Rhode Island is the largest continent.
Smoking gives you immortality.
Now is what happens after later.
All babies are born wearing tuxedos.
Approximately one-third of a television’s parts are edible.
The color yellow was originally called banana.
The opposite of yellow is good-bye.
Christopher Columbus invented the glow-in-the-dark yo-yo.
Quotes from: The Facttracker by Jason Carter Eaton.
If you are reading this, you're a genius.My review:
Is that true? Who knows! But it sounds good. So does:
This book is better than ice cream, television, and your birthday combined!
"The Facttracker" is full of such statements. Unfortunately, most of them are lies, which is odd, since Traakerfaxx is the town that produces all of the world's "facts."

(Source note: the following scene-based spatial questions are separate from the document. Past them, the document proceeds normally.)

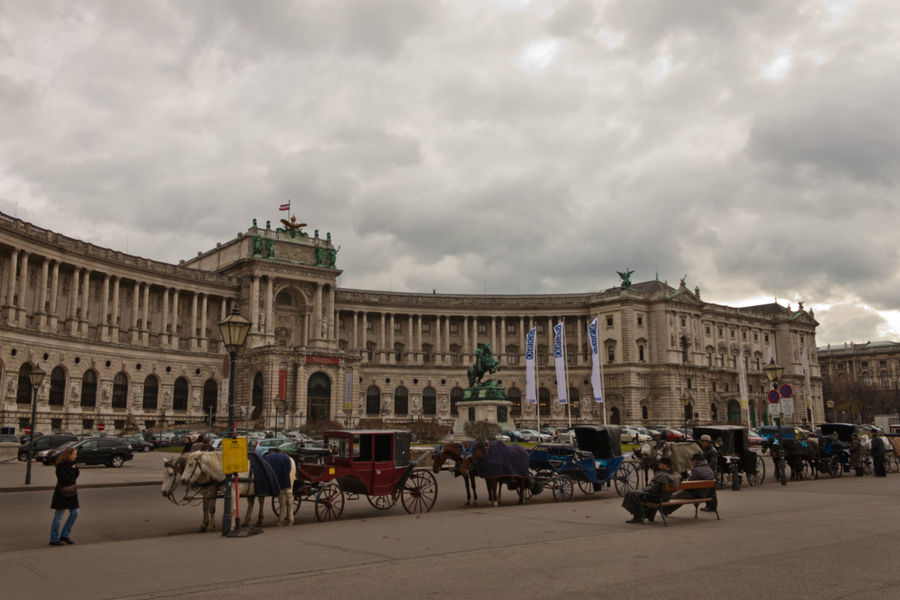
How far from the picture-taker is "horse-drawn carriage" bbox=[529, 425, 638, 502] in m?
23.8

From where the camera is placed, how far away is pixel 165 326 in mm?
84250

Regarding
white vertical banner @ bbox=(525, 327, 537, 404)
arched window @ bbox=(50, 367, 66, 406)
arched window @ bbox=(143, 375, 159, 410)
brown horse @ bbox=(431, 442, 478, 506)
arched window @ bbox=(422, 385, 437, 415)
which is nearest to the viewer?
brown horse @ bbox=(431, 442, 478, 506)

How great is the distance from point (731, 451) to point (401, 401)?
7867cm

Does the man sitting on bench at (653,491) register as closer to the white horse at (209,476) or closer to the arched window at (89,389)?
the white horse at (209,476)

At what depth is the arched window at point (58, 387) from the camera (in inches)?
2749

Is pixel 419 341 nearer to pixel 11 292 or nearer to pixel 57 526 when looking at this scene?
pixel 11 292

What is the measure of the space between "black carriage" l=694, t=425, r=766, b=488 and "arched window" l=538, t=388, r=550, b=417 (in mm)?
78656

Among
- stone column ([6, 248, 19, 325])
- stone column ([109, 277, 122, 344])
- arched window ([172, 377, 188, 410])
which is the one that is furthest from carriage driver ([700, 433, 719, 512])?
arched window ([172, 377, 188, 410])

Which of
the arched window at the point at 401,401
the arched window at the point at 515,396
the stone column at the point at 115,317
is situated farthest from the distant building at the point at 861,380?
the stone column at the point at 115,317

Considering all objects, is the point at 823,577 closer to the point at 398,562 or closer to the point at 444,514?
the point at 398,562

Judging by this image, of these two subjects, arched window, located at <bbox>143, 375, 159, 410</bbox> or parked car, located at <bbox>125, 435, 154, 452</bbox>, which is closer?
parked car, located at <bbox>125, 435, 154, 452</bbox>

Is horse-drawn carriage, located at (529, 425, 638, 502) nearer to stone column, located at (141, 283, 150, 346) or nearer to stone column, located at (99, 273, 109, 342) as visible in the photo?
stone column, located at (99, 273, 109, 342)

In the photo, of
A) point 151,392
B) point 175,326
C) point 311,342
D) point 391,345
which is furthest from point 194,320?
point 391,345

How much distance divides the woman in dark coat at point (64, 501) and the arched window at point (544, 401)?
307 feet
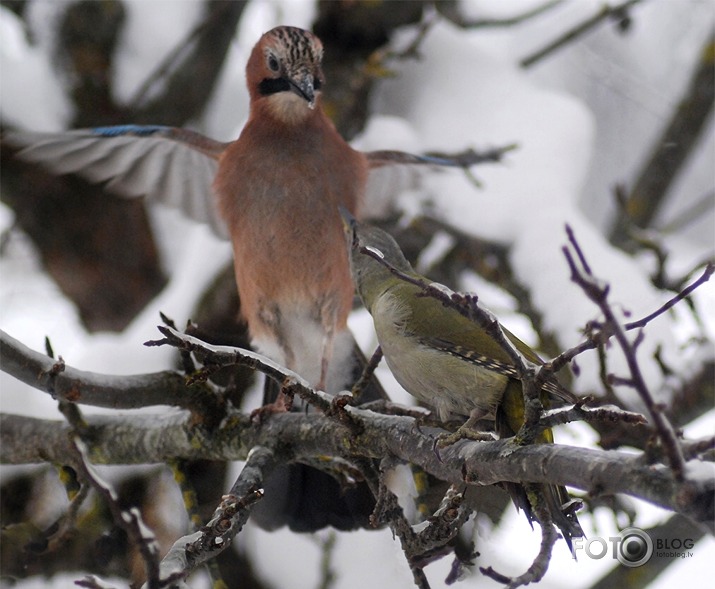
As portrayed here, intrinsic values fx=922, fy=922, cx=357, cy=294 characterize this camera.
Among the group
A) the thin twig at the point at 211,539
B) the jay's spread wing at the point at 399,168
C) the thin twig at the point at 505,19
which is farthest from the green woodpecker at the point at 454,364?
the thin twig at the point at 505,19

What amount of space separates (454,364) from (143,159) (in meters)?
2.34

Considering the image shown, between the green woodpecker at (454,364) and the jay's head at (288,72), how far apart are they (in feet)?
3.84

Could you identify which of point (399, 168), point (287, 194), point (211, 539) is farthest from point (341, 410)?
point (399, 168)

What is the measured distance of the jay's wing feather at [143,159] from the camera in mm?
3816

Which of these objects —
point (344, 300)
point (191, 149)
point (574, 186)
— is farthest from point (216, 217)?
point (574, 186)

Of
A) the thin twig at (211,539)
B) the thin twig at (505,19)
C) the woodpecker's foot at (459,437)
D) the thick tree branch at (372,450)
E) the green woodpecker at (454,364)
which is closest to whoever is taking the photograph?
the thick tree branch at (372,450)

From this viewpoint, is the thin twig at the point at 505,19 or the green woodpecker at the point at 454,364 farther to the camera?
the thin twig at the point at 505,19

So how can a story about a bizarre town with a weird name become
The greatest novel ever written?
Dinosaurs would help. Or maybe aliens. Alien dinosaurs would be dynamite! Alas, we have none of those. Here's what we "do" have: the Facttracker, who tracks all the facts in Traakerfaxx. The just small enough boy, who lost all his facts. And Ersatz, but the less said about him the better. And, of course, there are lots and lots of facts and lies, such as:
This book will make you good-looking and popular!
Was that a "fact" or a "lie"? For the answer, read on and encounter adventure, peril, and even more
Large, oversized words!
One opinion about The Facttracker:
Take a good portion of Lemony Snicket and add some Captain Underpants sensibility and plenty of Eaton's own flavors to get this mix of intellectual absurdity, all wielded to share an actual story with a definite point to make. This book is a lot of fun and I highly recommend it to 4th-6th grade readers and anyone else attracted to what follows.
A few facts about The Facttracker:
The table of contents takes 6 pages, as there are 50 chapters (plus chapters 2 1/2 and 2 3/4), many with rather long, convoluted titles like: The Answer to a Question That Wasn't Even Asked. And the Question Is This: What Were the Townspeople Up To?
The book opens with: A fictitious friend of mine once told me, "Everyone loves a good explosion." Sadly, he told this to me just moments before he himself exploded, but it was good advice nonetheless.
The protagonist is called the "just small enough boy": [He] was so small that he was almost too small. But not quite. He was just small enough.
Much of the book takes place in the Liebrary.
And one quote from The Facttracker:
The true test of a society isn't how many lies it has; it's how many it believes.